Tasks for this exercise
1 > Answer these from the git objects lesson:
(a) What name does it give the database where git stores everything it knows about your changes and history?
(b) Which directory are you told to move into for this episode's material?
(c) How many minutes of exercises are listed?
2 > Carry on writing the git objects lesson from the point where it stops.

Excerpted passage

%%

The Nuts and Bolts

Overview

Teaching: 30 min
Exercises: 20 min
Questions
  • What are the differences between blobs trees and objects?

Objectives
  • Understand the terms blobs, trees and objects

  • Know how git uses them to store data

  • Understand why we can never change git history, only replace it

Git Objects

Git stores everything it knows about your changes and history in a database called the object database.

First, we’ll navigate to the material for this episode:

$ cd ~/git-demystified/episode_3

And take a look at the content:

$ git log --all --oneline --graph

This is the same merge from the end of the last episode.

*   8339406 (HEAD -> phantom-tracker) Merge branch 'another-phantom-tracker' into phantom-tracker
|\  
| * b7945fb (another-phantom-tracker) Added phantoms
* | cbfc473 Added phantoms
|/  
* cd3a38a Phantom commit
| * 6ec2577 (master) Changes
|/  
* e93c765 Added colour specification and blue.txt
* 805a6c8 Add lists of red and green objects

Let’s take a look at the objects that git knows about:

$ find .git/objects -type f

This is a UNIX command to find every file in the .git/objects directory. There are quite a few.

%%

Data section
%%

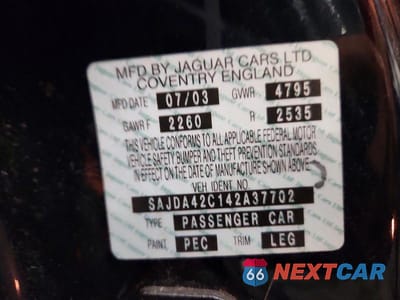 Zdjęcie 12 z 12 samochodu: 2004 JAGUAR XK8 VIN:SAJDA42C142A37702 - miniatura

%%

Expected outputs
1 >
(a) The object database.
(b) ~/git-demystified/episode_3
(c) 20 minutes.

2 >
Let’s look in particular at .git/objects/6e/c2577e32f1e4484f098a97656ca7bd62800596

Don’t try to look into this file with cat, it’s a compressed binary file which won’t be readable. Git gives us a special command to decompress the content.

$ git cat-file -p 6ec2577
tree 866cc5a7af96b7636c74588b110624379860d42e
parent e93c765e847e46a9200d43ff7ef7115b3c7c486b
author Mark Dawson <mark.dawson@swansea.ac.uk> 1577869200 +0000
committer Mark Dawson <mark.dawson@swansea.ac.uk> 1577869200 +0000

Changes

This is the commit “Phantom commit”. It seems to have a reference to a tree object (866cc5a) and a parent (e93c765). It also has the author, timestamp and commit message.

We can follow these idenifiers again with git cat-file -p:

$ git cat-file -p e93c765

Shows the previous commit

tree c08804ed275c9118e61a36966039acc2c750ad33
parent 805a6c841c5a2e464fbcc671fa651bca811c2abc
author Mark Dawson <mark.dawson@swansea.ac.uk> 1577869200 +0000
committer Mark Dawson <mark.dawson@swansea.ac.uk> 1577869200 +0000

Added colour specification and blue.txt

Both commits have a tree object. This is the root of the tree in the HEAD version of the three trees as it was when this commit was created. Let’s take a look at the one for “Phantom commit”.

$ git cat-file -p 866cc5a
100644 blob d783f04d417b22a5fdbf369c418203d5f9173e37	blue.txt
100644 blob 158c5d5d8b0bf4fdbe817c9320275ec38f75fe35	green.txt
040000 tree daf27696e906b6663e4cb8601a96b04aca27eee0	other
100644 blob c6b61f8fd1e47b30a21de6db1841bd71f7e340d2	red.txt

This looks like a listing of file and folder names. The folders are tree objects, and the files are blob objects.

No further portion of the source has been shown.